Look, you know what it would take and you've said you are not going to do it so until you do you are a liar.
Then STFU. Stop asking me for PII. You don't even have to admit you are wrong, just stop talking about it and stop calling me a liar. I'd be happy to drop it if you do.
No you are trying to get me banned.
I'm not, I'm trying to get you to STFU about my identify so I can go back to making you look silly about the case.
You cannot prove your claims where they can be verified.
Only because you will not accept proof that any normal person would accept.
You made the claim. The burden is on YOU
I didn't make any "claim." I stated my job. For reasons that are known only to God (ha! see what I did there), you questioned it. So the accusation was made by you and the burden is on you to prove that I am lying. I'm sure if I said I was an insurance salesman you wouldn't have batted an eye. Why is this any different??

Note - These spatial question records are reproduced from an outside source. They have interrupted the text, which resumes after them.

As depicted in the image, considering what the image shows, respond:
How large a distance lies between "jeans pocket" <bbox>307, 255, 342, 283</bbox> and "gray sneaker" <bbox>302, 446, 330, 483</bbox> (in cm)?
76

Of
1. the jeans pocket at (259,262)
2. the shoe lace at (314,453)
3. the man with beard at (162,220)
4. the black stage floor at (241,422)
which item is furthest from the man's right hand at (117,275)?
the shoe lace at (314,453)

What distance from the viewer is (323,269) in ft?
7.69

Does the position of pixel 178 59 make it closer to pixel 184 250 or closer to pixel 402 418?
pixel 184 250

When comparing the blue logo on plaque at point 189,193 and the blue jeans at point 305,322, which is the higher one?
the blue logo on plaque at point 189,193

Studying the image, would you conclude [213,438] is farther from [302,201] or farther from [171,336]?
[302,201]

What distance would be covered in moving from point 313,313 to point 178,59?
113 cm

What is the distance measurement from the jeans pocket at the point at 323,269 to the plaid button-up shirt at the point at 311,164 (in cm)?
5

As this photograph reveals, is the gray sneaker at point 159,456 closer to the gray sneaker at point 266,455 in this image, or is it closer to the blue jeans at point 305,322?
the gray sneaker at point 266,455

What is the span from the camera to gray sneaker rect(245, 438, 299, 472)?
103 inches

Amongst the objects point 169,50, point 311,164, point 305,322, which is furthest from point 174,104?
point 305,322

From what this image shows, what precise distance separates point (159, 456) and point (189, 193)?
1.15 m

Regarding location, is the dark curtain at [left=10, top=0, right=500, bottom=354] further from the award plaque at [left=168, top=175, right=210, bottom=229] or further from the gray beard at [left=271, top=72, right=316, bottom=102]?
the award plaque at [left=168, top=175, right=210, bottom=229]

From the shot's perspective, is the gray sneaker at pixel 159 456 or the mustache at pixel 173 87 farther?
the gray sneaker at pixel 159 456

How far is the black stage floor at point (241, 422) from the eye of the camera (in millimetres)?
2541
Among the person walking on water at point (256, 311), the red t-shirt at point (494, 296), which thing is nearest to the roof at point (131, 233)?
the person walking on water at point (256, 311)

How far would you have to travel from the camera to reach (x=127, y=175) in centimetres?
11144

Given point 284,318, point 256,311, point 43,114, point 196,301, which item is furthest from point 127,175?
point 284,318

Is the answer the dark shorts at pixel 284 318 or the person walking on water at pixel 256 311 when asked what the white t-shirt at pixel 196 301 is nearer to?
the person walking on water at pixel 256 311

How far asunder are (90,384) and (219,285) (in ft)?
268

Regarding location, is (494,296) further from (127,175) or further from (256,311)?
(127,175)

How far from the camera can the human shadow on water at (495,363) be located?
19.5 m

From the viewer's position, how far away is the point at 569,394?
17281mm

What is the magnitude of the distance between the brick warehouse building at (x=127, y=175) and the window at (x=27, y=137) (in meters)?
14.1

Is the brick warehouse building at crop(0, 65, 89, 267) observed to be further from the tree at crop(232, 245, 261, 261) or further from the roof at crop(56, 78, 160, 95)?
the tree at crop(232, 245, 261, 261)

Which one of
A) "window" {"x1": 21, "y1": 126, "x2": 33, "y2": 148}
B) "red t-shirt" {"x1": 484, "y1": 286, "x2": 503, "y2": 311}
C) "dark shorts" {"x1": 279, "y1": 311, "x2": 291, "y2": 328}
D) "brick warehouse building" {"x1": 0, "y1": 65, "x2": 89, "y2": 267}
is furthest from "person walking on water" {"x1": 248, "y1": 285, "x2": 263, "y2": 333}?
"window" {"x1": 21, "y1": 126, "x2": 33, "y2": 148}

Google your handle for one and produce independently verifiable evidence for the other.
Just to be clear you think every internet handle is unique and no one can use the same handle on another platform? Wow you are dumb. I am not a gamer, so obviously someone else uses my twitter handle. BFD. It's not me and you cannot prove it is me (because it isn't). So slow the **** down with accusing me of being a racist. And STFU about stealing valor. I've done more for my country than twenty of you.
You defend a monster and his enabler. I 💩 on that.
I defend innocent men. Get ****ed.
 
Yep, what I can’t figure out with these cultists why not open up all the records? Let’s see the truth.
Or do they want to play lawfare ?
You are the one who claims to have "secret files" that show how guilty everyone is. Why not open up the records? Make them public. Why not?

(answer: because that's not how the world works. No one gives up confidential info when they don't have to).